In my opinion there are few things more difficult to navigate than knowing when and how to give our children the wings they need to fly free to flourish in life. I appreciate Vicki taking the time to help my readers and myself more deeply process these important issues. (Past blog interviews interviews include the process of letting gohow our approach to letting go helps with the transitions to college, and a parent’s role around a child’s identity and decision-making.)

I mentioned in the first blog of this interview series that a hardback copy of The Joy of Letting Go arrived in my mailbox the week of our oldest son’s wedding.
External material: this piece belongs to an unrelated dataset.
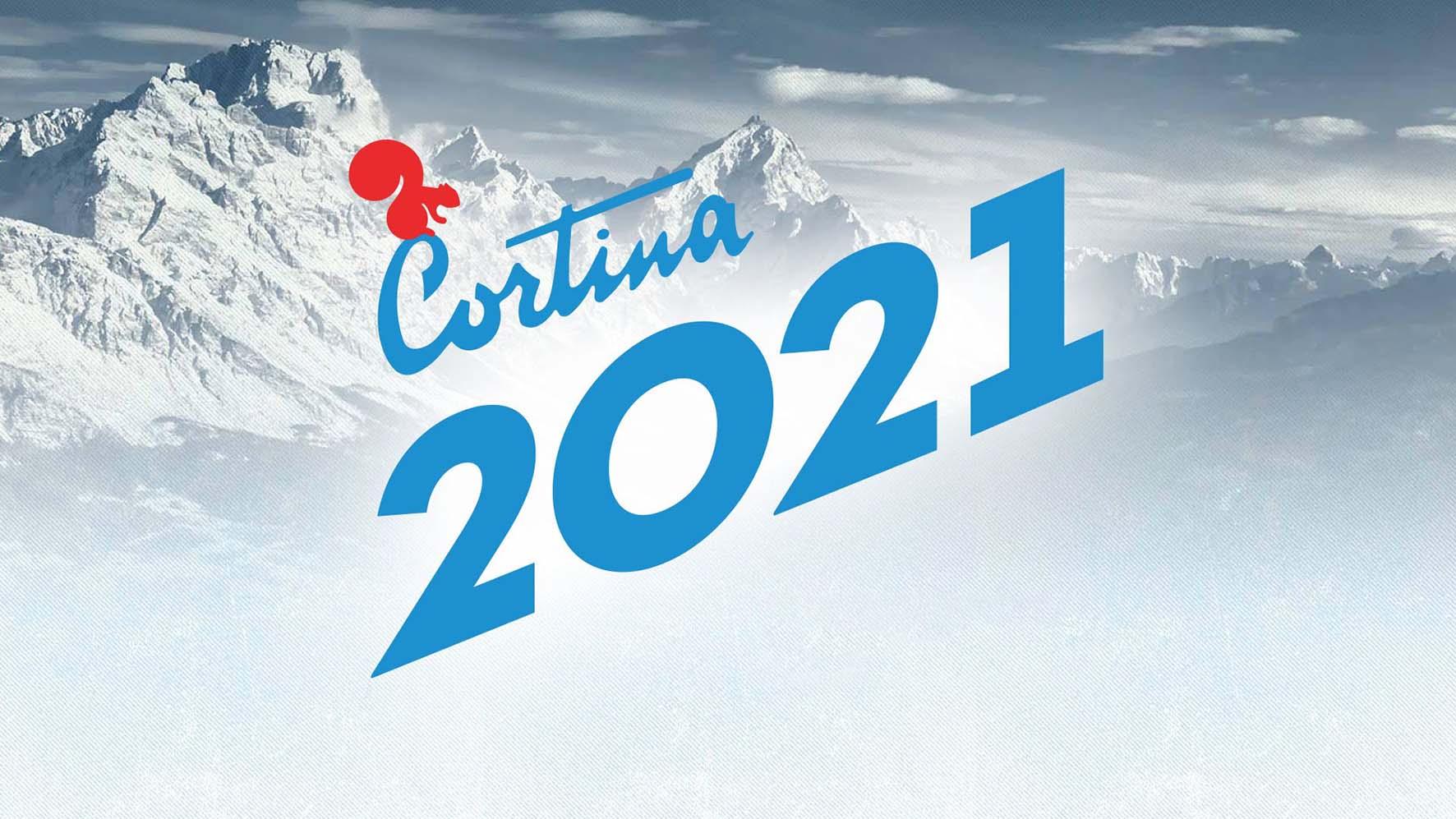 cortina 2021 logo su sfondo montagna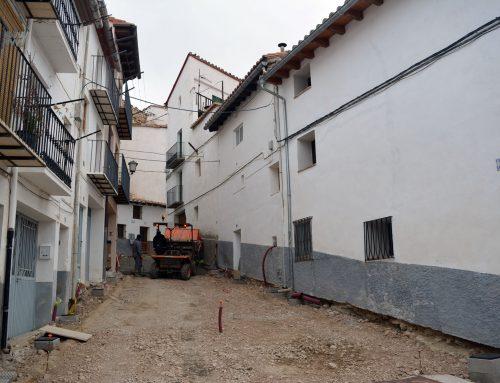 Formigonen l'últim tram del carrer Alt de Sant Francesc de Morella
Though I was privileged to read an advanced copy of the book and to offer my endorsement some weeks ago, re-reading selections at just that special time was a balm. (Thank you, Vicki!)

It’s interesting that during this time my son Seth was searching for the perfect song for our mother-son dance at his and Amanda’s wedding.

25He couldn’t find a song he liked, and his bride-to-be came to the rescue. She sent him several ideas, but her favorite was Mark Harris’s, “Find Your Wings.” Seth told me later he immediately knew it was the song he wanted, but that he didn’t want to influence me, so he sent me several links and asked my opinion.

When I listened to this song, I was alone in the car and free to sob–which I did! It said every single thing I wanted to say to my son as I freely offered him to the beautiful young women who now holds first place in his heart.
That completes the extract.